### TEXT EXCERPT:
##############################
Actually, they are told that if they want to participate, they need to meet the BSA requirements. And, for the most part, the so called "won't let them join" refers to adults anyway. It is really tiresome to hear the same old nonsense that by actually adhering to their basic tenets, rather than changing for a minority (many who want to push an agenda)the BSA is in the wrong. You can skew it anyway you like. Those of us in the trenches lean over backward to accept any boy. It is the adults that tend to cause the problem.

 

Case in point from years back now. When the Randall twins were interviewed by an Orange County reporter about what they believed, the boys both agreed that they thought "Mother Nature" was responsible for the natural phenomena, not God. So, they still were assigning some type of spiritual entity to their beliefs, which would have been sufficient if "Daddy, the publicity seeking lawyer, had not gotten into it. They were no way old enough to have reached any kind of final decision on this; but somehow, because Dad made an issue and refused to let them associate, they were deprived. So, whose fault was it? I lean towards the father; but also felt that some of the adults in the local unit were a bit out of line as well. Still, it likely could have all been worked out if the father had not needed to become a public crusader about the awful BSA.
##############################
### STORED ROWS:

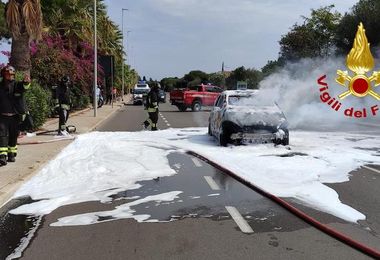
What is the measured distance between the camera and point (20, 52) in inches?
777

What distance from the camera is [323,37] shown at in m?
50.7

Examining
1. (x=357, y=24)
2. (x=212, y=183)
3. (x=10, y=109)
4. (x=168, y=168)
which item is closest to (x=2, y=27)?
(x=357, y=24)

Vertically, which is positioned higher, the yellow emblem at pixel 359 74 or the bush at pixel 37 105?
the yellow emblem at pixel 359 74

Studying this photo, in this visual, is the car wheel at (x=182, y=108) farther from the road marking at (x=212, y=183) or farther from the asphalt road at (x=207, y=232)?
the asphalt road at (x=207, y=232)

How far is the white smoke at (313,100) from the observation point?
21.4 m

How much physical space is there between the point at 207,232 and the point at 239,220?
667mm

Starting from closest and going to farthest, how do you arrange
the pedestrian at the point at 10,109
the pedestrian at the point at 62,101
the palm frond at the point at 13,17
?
the pedestrian at the point at 10,109, the pedestrian at the point at 62,101, the palm frond at the point at 13,17

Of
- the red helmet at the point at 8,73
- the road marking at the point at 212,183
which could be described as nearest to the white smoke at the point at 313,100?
the road marking at the point at 212,183

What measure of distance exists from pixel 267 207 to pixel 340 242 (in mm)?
1749

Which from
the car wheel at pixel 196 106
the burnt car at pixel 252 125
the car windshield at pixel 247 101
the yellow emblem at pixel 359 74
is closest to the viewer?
the burnt car at pixel 252 125

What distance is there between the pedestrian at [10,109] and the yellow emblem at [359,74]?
15935 millimetres

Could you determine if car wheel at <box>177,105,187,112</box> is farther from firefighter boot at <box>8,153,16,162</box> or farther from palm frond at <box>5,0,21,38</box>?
firefighter boot at <box>8,153,16,162</box>

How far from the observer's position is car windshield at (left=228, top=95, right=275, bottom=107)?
15.1 meters

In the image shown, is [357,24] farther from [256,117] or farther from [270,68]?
[256,117]
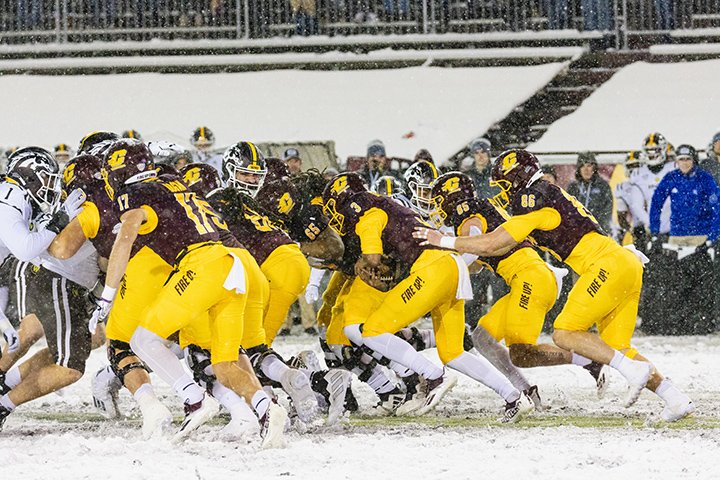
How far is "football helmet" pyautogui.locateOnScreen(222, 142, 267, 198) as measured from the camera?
827cm

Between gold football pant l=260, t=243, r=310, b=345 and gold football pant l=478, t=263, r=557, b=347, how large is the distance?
1420 mm

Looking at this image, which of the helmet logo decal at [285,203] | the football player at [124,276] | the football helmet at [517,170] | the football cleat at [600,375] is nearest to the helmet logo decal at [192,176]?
the helmet logo decal at [285,203]

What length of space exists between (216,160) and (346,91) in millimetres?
4907

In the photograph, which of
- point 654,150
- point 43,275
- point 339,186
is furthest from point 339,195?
point 654,150

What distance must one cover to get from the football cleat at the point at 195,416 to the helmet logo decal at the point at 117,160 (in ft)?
4.67

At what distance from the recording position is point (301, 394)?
24.8ft

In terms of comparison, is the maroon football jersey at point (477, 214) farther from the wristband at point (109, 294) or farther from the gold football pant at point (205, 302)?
the wristband at point (109, 294)

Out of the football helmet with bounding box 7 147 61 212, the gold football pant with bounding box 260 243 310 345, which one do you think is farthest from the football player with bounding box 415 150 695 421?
the football helmet with bounding box 7 147 61 212

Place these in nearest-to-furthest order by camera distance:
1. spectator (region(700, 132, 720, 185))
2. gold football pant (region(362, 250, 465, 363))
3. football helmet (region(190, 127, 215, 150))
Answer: gold football pant (region(362, 250, 465, 363))
football helmet (region(190, 127, 215, 150))
spectator (region(700, 132, 720, 185))

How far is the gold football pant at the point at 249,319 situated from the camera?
287 inches

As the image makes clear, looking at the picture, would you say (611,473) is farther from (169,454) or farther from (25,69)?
(25,69)

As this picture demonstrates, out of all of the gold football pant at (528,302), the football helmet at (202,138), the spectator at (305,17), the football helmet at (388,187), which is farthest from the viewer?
the spectator at (305,17)

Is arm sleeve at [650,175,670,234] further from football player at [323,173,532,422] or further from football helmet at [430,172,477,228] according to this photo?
football player at [323,173,532,422]

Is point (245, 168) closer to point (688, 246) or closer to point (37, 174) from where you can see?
point (37, 174)
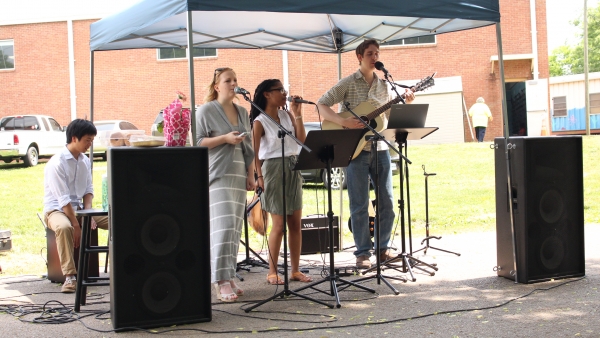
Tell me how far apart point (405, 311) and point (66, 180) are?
3.41 meters

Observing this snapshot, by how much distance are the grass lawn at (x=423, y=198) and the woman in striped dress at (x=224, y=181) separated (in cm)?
215

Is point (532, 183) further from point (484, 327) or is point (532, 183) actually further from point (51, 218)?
point (51, 218)

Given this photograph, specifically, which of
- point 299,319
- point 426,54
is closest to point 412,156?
point 426,54

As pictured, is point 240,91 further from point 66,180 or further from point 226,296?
point 66,180

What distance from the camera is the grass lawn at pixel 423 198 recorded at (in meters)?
9.83

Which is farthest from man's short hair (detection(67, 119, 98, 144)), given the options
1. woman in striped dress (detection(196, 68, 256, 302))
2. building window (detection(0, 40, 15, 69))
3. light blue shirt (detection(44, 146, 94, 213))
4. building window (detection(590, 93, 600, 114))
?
building window (detection(590, 93, 600, 114))

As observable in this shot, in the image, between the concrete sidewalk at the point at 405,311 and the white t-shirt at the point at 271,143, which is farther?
the white t-shirt at the point at 271,143

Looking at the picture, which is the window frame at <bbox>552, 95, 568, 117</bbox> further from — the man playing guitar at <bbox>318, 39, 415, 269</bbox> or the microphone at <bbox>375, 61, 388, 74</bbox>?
the microphone at <bbox>375, 61, 388, 74</bbox>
##############################
### STATED EXERCISE:
How would the comment on BSA membership and the Randall twins continue? Write the next few sentences, starting right after its final one.

### EXERCISE RESULT:
 

Let the organization evolve on its own, rather than try to force everything. It will eventually get where it needs to get. Meanwhile, accept the FACT that not everyone can be part of everything; clubs and organizations are created with certain rules and ideas to be supported, so if you do not fit, find somewhere you do. Just because you DO NOT AGREE does not make the group or individual with whom you have a problem a paria.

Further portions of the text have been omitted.